- DOCUMENT SECTION:
_ _ _ _

Carlos Corona, director of global finance, Latin America at Barclays, says of Mexico: “It should be a template for Latin America but it is unique in that there are no controls. The size makes it more liquid, even though to this day investors complain about the lack of liquidity once you move away from the MBonos.”
Liquidity concerns are leading America Móvil and Pemex to commit to a series of transactions rather than just single issuances. Pemex has been very vocal about its plans to follow the United Mexican States and build up a curve priced of Mbonos, with between $300 million and $500 million-equivalent a quarter. America Móvil’s global peso transaction bond trades on a fungible basis in the international and local markets and the company also hopes to offer an alternative to the Mbonos – more than 60% of which are currently owned by foreign investors and – by offering a spread pick-up to international investors and providing peso-liquidity competition to the local buyside from abroad.
Juan Claudio, a managing director in the capital financing unit of HSBC covering Mexico, says initiatives by the leading Mexican corporates to boost peso-liquidity from abroad could also extend to other Mexican corporates – even those that cannot commit to quarterly capital raising programmes. “A lot of the international investors already know the credit risk of many of these potential Mexican corporate issuers from participating in their US dollar-denominated transactions,” he says. “Some of those investors can manage different currencies and if they can take risk in dollars I don’t see why they can’t buy in peso if they want to have some exposure to those currencies. But we need to wait and see how it goes. Pemex is the debutant and then ideally we will see some traction and then some of the usual suspects that normally go abroad might think about trying to tap the local markets with the Euroclearable feature.”
|There is a local project to expand the credit risk appetite of the afores. It would be a very good step for the country and region|
The Euroclearable feature was not the only incentive for international investors in Pemex’s recent transaction. Bankers who worked on the deal said Pemex is ‘grossing-up’ the Mexican withholding tax to compensate for the tax that international investors pay when they buy Mexican local debt. Should the issuer not compensate offshore investors it would mean they would have to pay a 4.9% charge on coupon payments. More than one banker has told Euromoney that they are aware of discussions between the Mexican securities commission and the tax authorities about scrapping international withholding taxes. “It doesn’t make any sense to have that restriction,” says one. “They are very keen in developing the local market and attracting global investors but by keeping the withholding tax they are not helping. It’s more a presentational issue at the moment – no-one wants to be seen making tax cuts – but eventually that will happen.”

_ _ _ _

- ROWS:
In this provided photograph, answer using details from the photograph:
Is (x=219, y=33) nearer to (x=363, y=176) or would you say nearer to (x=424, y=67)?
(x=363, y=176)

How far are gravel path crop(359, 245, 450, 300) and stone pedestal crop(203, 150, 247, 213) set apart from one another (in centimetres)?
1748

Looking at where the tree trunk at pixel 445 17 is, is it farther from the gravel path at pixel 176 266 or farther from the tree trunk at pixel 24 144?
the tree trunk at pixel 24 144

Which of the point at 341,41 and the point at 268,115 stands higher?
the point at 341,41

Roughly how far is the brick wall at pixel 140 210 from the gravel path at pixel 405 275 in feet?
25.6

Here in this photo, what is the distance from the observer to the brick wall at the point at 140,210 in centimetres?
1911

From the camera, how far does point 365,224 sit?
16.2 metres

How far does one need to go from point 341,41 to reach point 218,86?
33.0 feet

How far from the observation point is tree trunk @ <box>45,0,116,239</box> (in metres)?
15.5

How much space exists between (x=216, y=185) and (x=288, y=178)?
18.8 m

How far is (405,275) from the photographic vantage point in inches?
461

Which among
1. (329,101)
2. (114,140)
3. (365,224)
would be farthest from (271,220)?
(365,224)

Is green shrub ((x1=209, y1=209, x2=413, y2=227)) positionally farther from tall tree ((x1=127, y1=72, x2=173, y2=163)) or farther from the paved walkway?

_ _ _ _

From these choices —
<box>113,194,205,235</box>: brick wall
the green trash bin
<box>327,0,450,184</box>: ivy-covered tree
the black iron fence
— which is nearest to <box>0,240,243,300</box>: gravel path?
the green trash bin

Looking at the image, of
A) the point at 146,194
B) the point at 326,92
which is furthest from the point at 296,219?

_ _ _ _

- WHAT IS ASKED:
**1)** In the passage on Mexico's peso bond market, what charge would offshore investors pay on coupon payments if the issuer did not compensate them for the withholding tax?
**2)** Extend the passage on Mexico's peso bond market, starting after its final sentence.

- TASK RESPONSES:
**1)** A 4.9% charge on coupon payments.

**2)**
Also Pemex included international documentation that is compliant with 144 Reg S transaction, which technically is not a requirement but Pemex added it to facilitate international investors’ participation.
Antonio Castano, head of debt capital markets Mexico at BBVA, worked on the deal. “The structure makes it very easy for international investors to transact – both in the primary and secondary markets – but it will settle in Peso” he says. “Except for clearing, international listing and the gross-up, it’s a traditional Mexican security and it will attract international demand as it addresses the main hurdles that corporate paper has for foreigners.”
The aim to attract foreign investors into the domestic market is largely a function of the concentrated nature of the Mexican buyside. Local mutual funds hold assets of about $140 billion-equivalent, the pension funds (afores) about $120 billion (and are concentrated in the hands of just four large afores) and the insurance sector has AUM of about $45 billion.
The mutual funds tend to buy the shorter floating rate notes (FRNs) with tenors of between three and five years, with the insurance industry and afores buying the longer Mbono-linked paper, with tenors usually between seven and 10 years. With the concentration of the buyside, local bankers report that the best way to try to create pricing tension is in the five year paper, where you see some convergence between these groups.
For longer dated paper, though, there has been criticism that the afores are too powerful. These pension funds are growing very quickly – by law a fixed portion of every Mexican’s salary flows to one of these funds, but they are also limited by regulation by what rating they can buy. The afores will not usually even look at AA- locally rated companies because they are worried that any downgrade will take them below their investment threshold and lead to an enforced sell (and there is very little secondary trading). Unless these rating limits are eased, then this will remain an important characteristic of the local market.
HSBC’s Claudio says this could change. “There is a local project to expand the credit risk appetite of the afores,” he says. “Obviously there will be the need for internal controls – and using certified credit analysts – but they would open the market to opportunities to compete with the high yield market in the US and I think it would be a very good step for the country and the region.”
|Building out Latin America's|
Also, beyond these regulatory-enforced behaviours, bankers and issuers report that the afores tend to act together – if the leading funds participate in a deal then the others follow – and vice-versa. Also, given rules that limit a single investor’s participation in a single deal exacerbates the concentration of the sector, as all four of the largest afores need to participate in larger transactions to succeed.
Some bankers say this ends up in a ‘club’ environment, with little differentiation in investment strategy or decisions. Bankers stop short of saying they believe the afores discuss potential deals – rather one banker says the level of internal research capability that the afores turn on each other suggest no such informal agreements take place. One says afores invest in internal regressional analysis to try to use public daily reporting data as the basis for regressional analysis to try and understand what assets in the afores funds are likely to have led to their daily fluctuations.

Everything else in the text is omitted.